Digne-les-Bains | Un surveillant de 27 ans qui entretenait une relation avec une collégienne de 14 ans condamné à 6 mois avec sursis

Il a été condamné à six mois de prison avec sursis.

Photo d’illustration archives Le DL / Christophe AGOSTINIS

Une adolescente de 14 ans et dix mois peut-elle accepter de son plein gré une relation sexuelle avec un homme de 27 ans ? C’est la question qui s’est posée récemment au tribunal correctionnel de Digne-les-Bains, à l’instar de plusieurs affaires similaires jugées en France ces derniers mois.

Il faut rappeler que la majorité sexuelle est toujours fixée à 15 ans en France.

Tout acte sexuel consenti entre un adulte et un mineur qui n’a pas 15  ans constitue dès lors une atteinte sexuelle passible de 5  à 10 ans de prison et 75 000 euros d’amende.

Un père de deux enfants vivant en concubinage, et en phase de séparation, était donc jugé pour atteinte sexuelle sur mineur par une personne ayant autorité.

Des poursuites initiées après la plainte de la mère de la jeune fille au mois de juillet.

En fait, comme le plaide Me Laetitia Cubaud-Mahut, pour la défense, l’immaturité psychologique de l’homme, surveillant au collège de Sisteron a été rattrapée par la maturité de Jessica*, élève de troisième.

Les relations entre les deux amants ont débuté au printemps dernier avec le plein consentement de la jeune fille.

Une passion amoureuse que Jessica viendra encore confirmer à la barre du tribunal au grand dam de sa mère, qui avait alerté l’institution judiciaire.

Pour Stéphane Kellenberger, procureur de la république, le délit d’atteinte sexuelle sur mineur est constitué quand bien même aucune violence et aucune pression n’ont été exercées par le jeune père de famille à l’encontre de l’adolescente.

Il requiert une peine d’emprisonnement de 6 mois assortie du sursis avec mise à l’épreuve et obligation de soins.

**Données recueillies**
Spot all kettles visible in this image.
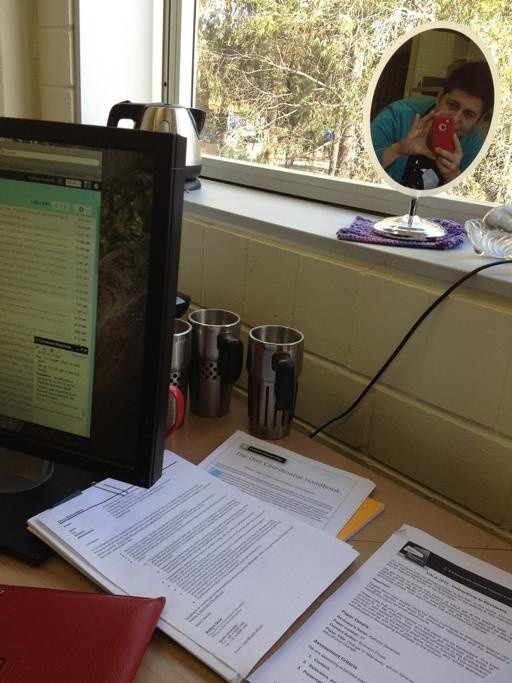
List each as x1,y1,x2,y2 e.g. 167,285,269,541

**Consigne**
Répondez à ces questions à partir du texte fourni :
(a) À quel âge la majorité sexuelle est-elle fixée en France ?
(b) Qui a porté plainte, et à quel mois ?
(c) Quelle peine le procureur demande-t-il ?
Les données ne servent à rien pour ce travail.

**Réponse finale**
(a) À 15 ans.
(b) La mère de la jeune fille, au mois de juillet.
(c) Six mois de prison avec sursis, avec mise à l'épreuve et obligation de soins.